> **ABOUT THIS EXERCISE**: Beginning with the line where "Serta Fiber Foam" appears, repeat every remaining line of the entries exactly, the last line included.

> **Short web captions**:
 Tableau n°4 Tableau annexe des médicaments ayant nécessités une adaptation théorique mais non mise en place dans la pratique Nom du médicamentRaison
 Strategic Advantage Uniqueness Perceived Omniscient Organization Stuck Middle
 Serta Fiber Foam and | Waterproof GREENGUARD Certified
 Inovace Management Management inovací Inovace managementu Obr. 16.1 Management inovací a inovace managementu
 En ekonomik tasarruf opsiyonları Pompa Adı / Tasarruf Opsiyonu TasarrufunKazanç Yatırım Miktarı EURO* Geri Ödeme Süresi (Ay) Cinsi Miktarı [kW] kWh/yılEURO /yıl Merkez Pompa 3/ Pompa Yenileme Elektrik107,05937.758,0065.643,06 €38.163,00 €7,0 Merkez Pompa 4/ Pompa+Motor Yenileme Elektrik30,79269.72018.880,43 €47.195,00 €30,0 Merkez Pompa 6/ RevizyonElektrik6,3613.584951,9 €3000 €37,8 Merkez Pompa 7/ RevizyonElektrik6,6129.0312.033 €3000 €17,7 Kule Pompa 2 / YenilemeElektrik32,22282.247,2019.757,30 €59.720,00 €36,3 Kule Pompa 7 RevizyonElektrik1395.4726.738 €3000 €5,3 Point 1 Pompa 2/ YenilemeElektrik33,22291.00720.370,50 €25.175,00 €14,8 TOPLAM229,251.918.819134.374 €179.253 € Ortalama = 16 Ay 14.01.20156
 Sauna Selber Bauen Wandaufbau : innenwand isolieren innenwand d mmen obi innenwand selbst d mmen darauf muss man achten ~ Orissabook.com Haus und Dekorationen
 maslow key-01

> **WRITTEN SOLUTION**:
 Serta Fiber Foam and | Waterproof GREENGUARD Certified
 Inovace Management Management inovací Inovace managementu Obr. 16.1 Management inovací a inovace managementu
 En ekonomik tasarruf opsiyonları Pompa Adı / Tasarruf Opsiyonu TasarrufunKazanç Yatırım Miktarı EURO* Geri Ödeme Süresi (Ay) Cinsi Miktarı [kW] kWh/yılEURO /yıl Merkez Pompa 3/ Pompa Yenileme Elektrik107,05937.758,0065.643,06 €38.163,00 €7,0 Merkez Pompa 4/ Pompa+Motor Yenileme Elektrik30,79269.72018.880,43 €47.195,00 €30,0 Merkez Pompa 6/ RevizyonElektrik6,3613.584951,9 €3000 €37,8 Merkez Pompa 7/ RevizyonElektrik6,6129.0312.033 €3000 €17,7 Kule Pompa 2 / YenilemeElektrik32,22282.247,2019.757,30 €59.720,00 €36,3 Kule Pompa 7 RevizyonElektrik1395.4726.738 €3000 €5,3 Point 1 Pompa 2/ YenilemeElektrik33,22291.00720.370,50 €25.175,00 €14,8 TOPLAM229,251.918.819134.374 €179.253 € Ortalama = 16 Ay 14.01.20156
 Sauna Selber Bauen Wandaufbau : innenwand isolieren innenwand d mmen obi innenwand selbst d mmen darauf muss man achten ~ Orissabook.com Haus und Dekorationen
 maslow key-01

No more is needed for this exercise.